** Opening Given records block **
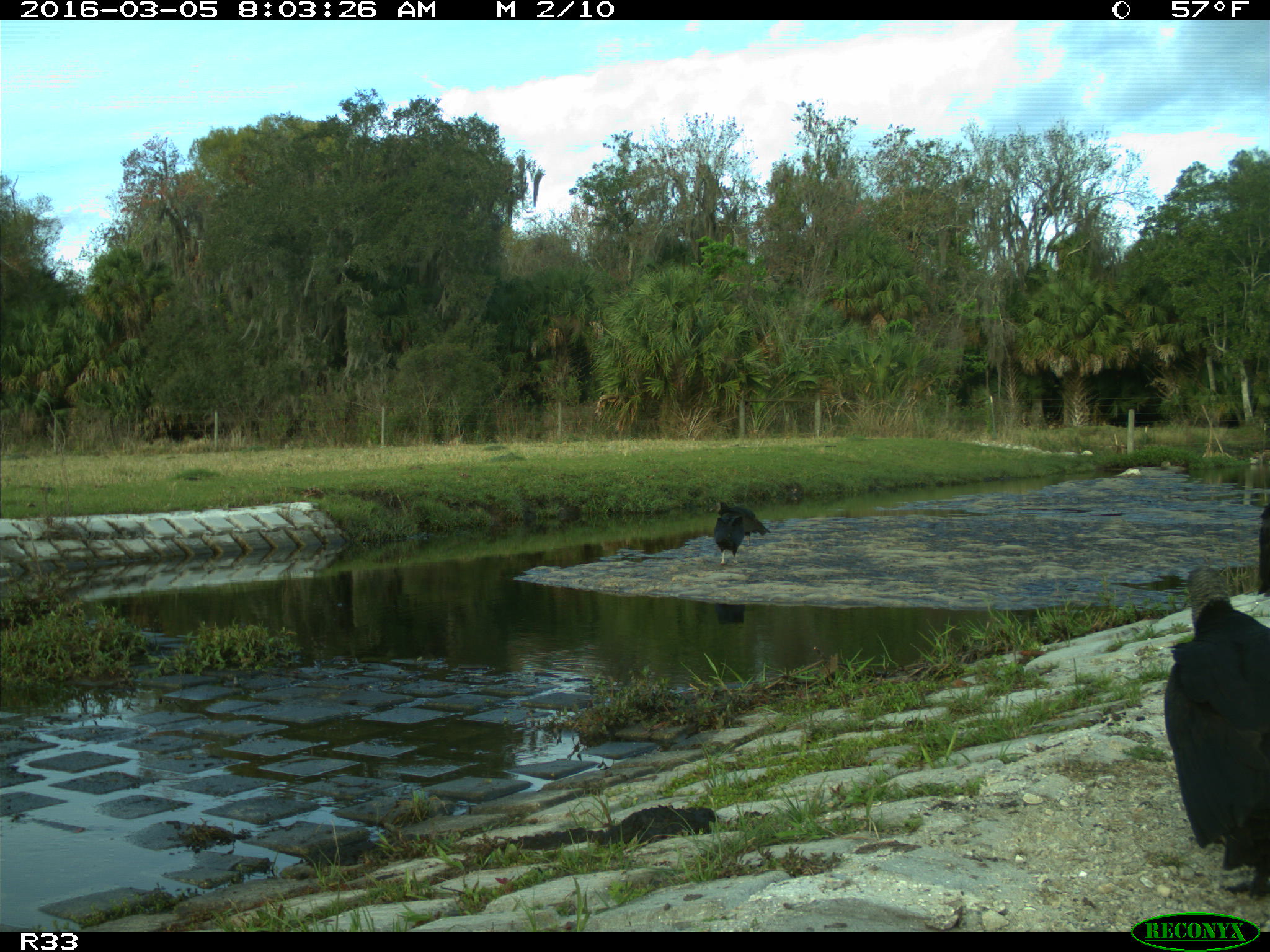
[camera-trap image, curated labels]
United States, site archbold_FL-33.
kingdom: Animalia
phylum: Chordata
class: Aves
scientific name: Aves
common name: birds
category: unidentified bird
** Closing Given records block **
Task directions »
Retype all entries exactly, without the images.

Written answer »
[camera-trap image, curated labels]
United States, site archbold_FL-33.
kingdom: Animalia
phylum: Chordata
class: Aves
scientific name: Aves
common name: birds
category: unidentified bird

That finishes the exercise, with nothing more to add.